Tuesday, April 27, 2010
The Cobweb (1955) Vincente Minnelli
This is a Minnelli melodrama that takes place in a mental institution with story lines that surround the employees more so than the patients. The movie is interesting for the appearances of some notable stars, well ok, maybe not even for that. But I do like Oscar Levant as a wise-cracking patient (“is that genesis or synthesis?...ah, incompleteness.”, or the scene when he’s relaxing in the tub singing M-O-T-H-E-R, "she was always quick with a knife to the back”). Gloria Grahame plays a voluptuous, ignored wife with a great chip on her shoulder, Susan Strasberg is a patient who’s afraid to leave the grounds, and John Kerr (of later South Pacific fame) plays an artistic, sensitive patient. Charles Boyer is entertaining as a womanizing, institution psychiatrist who hits on everyone including his secretary, the always stunning Adele Jergens.
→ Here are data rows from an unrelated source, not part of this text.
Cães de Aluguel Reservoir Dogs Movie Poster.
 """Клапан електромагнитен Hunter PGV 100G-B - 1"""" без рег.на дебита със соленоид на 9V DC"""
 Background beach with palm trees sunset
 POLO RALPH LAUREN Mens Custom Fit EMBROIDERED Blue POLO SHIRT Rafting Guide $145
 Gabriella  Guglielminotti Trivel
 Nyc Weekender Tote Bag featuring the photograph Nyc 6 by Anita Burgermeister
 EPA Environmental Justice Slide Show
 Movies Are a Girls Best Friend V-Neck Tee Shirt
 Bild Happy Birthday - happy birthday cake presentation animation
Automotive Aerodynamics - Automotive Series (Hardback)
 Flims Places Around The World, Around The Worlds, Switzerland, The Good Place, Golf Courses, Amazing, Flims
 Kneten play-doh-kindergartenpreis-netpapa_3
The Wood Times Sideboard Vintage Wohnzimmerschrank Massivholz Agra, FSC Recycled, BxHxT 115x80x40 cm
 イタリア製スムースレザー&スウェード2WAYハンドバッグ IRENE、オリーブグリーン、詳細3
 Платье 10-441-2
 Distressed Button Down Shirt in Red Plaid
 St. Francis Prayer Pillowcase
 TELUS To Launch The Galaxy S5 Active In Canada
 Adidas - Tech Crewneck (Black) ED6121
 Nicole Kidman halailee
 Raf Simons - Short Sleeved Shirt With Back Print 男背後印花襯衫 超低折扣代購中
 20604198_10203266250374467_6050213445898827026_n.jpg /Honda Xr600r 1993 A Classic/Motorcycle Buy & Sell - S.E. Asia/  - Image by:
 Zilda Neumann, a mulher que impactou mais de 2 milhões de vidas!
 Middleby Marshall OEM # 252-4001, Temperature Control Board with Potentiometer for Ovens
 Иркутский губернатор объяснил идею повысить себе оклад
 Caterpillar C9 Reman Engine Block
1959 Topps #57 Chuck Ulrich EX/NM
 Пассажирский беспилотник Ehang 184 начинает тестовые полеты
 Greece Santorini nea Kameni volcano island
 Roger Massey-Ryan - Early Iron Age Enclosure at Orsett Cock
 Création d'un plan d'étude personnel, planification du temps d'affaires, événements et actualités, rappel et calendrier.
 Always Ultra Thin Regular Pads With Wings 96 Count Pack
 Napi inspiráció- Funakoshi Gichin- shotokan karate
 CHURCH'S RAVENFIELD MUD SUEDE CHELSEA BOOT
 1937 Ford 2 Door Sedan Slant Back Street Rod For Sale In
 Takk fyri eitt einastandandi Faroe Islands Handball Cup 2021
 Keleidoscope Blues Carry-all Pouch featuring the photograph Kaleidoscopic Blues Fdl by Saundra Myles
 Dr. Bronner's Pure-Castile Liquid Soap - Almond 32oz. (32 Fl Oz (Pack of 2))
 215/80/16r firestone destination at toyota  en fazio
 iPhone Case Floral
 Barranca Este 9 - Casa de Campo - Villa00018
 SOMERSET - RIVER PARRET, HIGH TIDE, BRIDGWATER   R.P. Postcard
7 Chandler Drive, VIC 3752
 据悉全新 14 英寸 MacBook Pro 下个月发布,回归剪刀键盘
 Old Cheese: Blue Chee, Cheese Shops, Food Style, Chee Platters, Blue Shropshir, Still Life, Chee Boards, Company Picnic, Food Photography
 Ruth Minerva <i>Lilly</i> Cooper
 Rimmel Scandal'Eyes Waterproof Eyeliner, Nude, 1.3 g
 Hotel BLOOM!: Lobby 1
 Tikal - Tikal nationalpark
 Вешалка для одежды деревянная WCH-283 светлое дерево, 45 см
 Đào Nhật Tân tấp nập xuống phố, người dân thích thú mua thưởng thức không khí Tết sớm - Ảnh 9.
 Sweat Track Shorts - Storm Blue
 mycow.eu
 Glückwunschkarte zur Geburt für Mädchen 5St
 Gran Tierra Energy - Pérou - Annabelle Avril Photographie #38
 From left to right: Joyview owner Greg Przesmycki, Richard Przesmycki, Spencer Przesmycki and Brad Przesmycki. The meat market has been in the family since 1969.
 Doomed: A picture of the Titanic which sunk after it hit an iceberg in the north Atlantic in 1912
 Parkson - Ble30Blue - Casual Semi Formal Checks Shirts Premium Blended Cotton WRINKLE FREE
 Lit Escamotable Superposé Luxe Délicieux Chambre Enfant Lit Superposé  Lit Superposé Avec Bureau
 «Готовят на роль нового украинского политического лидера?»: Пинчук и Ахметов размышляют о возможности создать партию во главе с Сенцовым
Lillian Gish is a recalcitrant, not-very-nice hospital administrator. Lauren Bacall is a calming force on everyone she meets and although she’s suffered a massive personal loss, she carries on as though she misplaced a dollar bill. Richard Widmark goes through the motions as the head of the mental institution ("He can't keep the patients up all night - he's not Scheherazade"), struggling with Boyer and Gish, as well as with his wife. He fondly remembers a time when he would get home from work at 5:30 am and his wife would have a pot of coffee ready for him - ah, the good old days. But how could he not be tempted by the serene Bacall when he has a crazy shrew at home? Look for Tommy Rettig (5000 Fingers of Dr. T, River of No Return) in a small role as Widmark’s cute, young son. And don’t miss Mabel Albertson (you’ll know her face from many 1960s & 1970s TV sitcoms) as the Head of the Board of Directors. Fay Wray makes an appearance near the end as the long-suffering wife of Charles Boyer.
It’s a struggle between the old and the young, traditional ways and more progressive ideas, work vs. family life, and oh yes, the drapes. It’s all about the drapes and what they symbolize. But my favorite parts of this film, other than the drapes, are when Oscar Levant is on the screen. He spent a bit of time in mental institutions and famously quoted: “there’s a fine line between genius and insanity. I have erased this line.”
Everything is neatly Minnellian-wrapped up in the end. If you want to know how, I’m afraid you’ll have to watch. And for you musical movie fans, you’ll know what movie Kerr and Strasberg were watching when you see them exiting the theater.
“Out of our needs and passions, we’ve spun a human cobweb”.